Nubeqa had already been approved for monotherapy in high-risk non-metastatic castration-resistant prostate cancer (nmCRPC) and for triplet therapy with docetaxel plus ADT in mHSPC. On June 23, regulators approved its use with ADT alone in mHSPC, excluding docetaxel.
With this expansion, four first-line treatment options are now available for mHSPC: Nubeqa with ADT, Zytiga (abiraterone acetate) with prednisolone plus ADT, Erleada (apalutamide) with ADT, and Xtandi (enzalutamide) with ADT. Among these oral androgen receptor inhibitors, Nubeqa is the only agent that can be used regardless of whether docetaxel is combined.
mHSPC, which represents 5–10% of prostate cancer cases, refers to stage IV disease that remains responsive to ADT. Without effective management, it often progresses within two years to metastatic castration-resistant prostate cancer (mCRPC), where median survival is just 3–4 years.
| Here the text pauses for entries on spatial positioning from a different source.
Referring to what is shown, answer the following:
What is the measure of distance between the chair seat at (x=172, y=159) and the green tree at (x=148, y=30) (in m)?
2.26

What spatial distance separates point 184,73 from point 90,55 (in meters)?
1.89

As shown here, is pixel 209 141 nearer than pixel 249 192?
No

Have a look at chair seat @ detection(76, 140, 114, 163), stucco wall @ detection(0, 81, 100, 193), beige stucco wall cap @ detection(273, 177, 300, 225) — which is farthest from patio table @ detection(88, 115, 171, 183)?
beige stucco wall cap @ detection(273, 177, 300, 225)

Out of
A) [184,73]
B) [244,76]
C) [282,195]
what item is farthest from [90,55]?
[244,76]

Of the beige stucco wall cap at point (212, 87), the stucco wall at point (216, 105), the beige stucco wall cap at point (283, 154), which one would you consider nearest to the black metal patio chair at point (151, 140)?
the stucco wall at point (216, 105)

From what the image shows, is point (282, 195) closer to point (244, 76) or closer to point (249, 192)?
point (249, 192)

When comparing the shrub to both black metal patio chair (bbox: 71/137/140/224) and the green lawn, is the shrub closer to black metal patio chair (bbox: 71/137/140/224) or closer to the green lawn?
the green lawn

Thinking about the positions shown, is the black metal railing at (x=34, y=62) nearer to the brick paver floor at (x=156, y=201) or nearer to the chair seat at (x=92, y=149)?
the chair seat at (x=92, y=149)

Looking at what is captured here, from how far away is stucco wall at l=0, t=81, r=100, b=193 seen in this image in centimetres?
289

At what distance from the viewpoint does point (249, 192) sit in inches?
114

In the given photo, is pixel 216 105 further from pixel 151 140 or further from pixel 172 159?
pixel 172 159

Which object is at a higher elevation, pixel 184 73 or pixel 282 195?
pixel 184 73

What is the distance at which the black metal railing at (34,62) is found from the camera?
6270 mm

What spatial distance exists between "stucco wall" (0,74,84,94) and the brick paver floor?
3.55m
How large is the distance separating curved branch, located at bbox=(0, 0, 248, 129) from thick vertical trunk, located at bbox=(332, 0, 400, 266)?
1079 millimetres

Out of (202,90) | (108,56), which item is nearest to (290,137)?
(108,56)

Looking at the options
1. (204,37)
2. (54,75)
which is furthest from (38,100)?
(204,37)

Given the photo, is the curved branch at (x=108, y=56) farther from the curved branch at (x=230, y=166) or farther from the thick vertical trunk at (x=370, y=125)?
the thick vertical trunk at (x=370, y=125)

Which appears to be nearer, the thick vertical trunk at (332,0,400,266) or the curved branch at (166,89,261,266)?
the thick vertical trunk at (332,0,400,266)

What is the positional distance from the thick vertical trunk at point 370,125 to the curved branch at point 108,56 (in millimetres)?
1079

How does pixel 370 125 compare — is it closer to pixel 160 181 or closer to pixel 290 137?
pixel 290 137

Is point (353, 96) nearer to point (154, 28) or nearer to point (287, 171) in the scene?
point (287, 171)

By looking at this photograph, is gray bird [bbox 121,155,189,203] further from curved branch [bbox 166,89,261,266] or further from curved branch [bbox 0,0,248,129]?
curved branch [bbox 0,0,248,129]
Delaying this progression while maintaining quality of life is a key therapeutic goal.
As no head-to-head clinical trials directly comparing androgen receptor inhibitors have been conducted, experts anticipate treatment strategies will depend on insurance coverage and considerations of long-term outcomes.

At the seminar, Professor Hyun Ho Han stressed that therapy choice must consider patient characteristics, side effect profiles, and available subsequent treatments. He emphasized that the expanded indication for Nubeqa represents more than an additional agent—it broadens treatment possibilities and allows for more sustainable therapy.
Professor Han noted: “All currently available agents show efficacy in mHSPC, but their side effect patterns differ. For example, Erleada may cause rashes, while Xtandi can induce fatigue. Nubeqa, by contrast, has not shown new or severe adverse reactions. From this perspective, adding another option is good news.”
He added that while the triplet regimen remains appropriate for patients requiring intensive therapy, the new doublet regimen offers a viable option for elderly patients, those with comorbidities, or patients at risk of central nervous system complications who are unsuitable for docetaxel. He also highlighted that treatment strategies will evolve, taking into account post-docetaxel use in mCRPC, potential combinations with newer drugs, and Korea’s reimbursement framework.
Meanwhile, Bayer confirmed it will move quickly to secure reimbursement listing for both the doublet and triplet regimens. Currently, Nubeqa is not covered under national health insurance for mHSPC patients.
Byung-kyu Noh, Head of Oncology at Bayer Korea, stated: “Our goal is to secure reimbursement as quickly as possible. We will make every effort to ensure patients can benefit from national health insurance coverage.”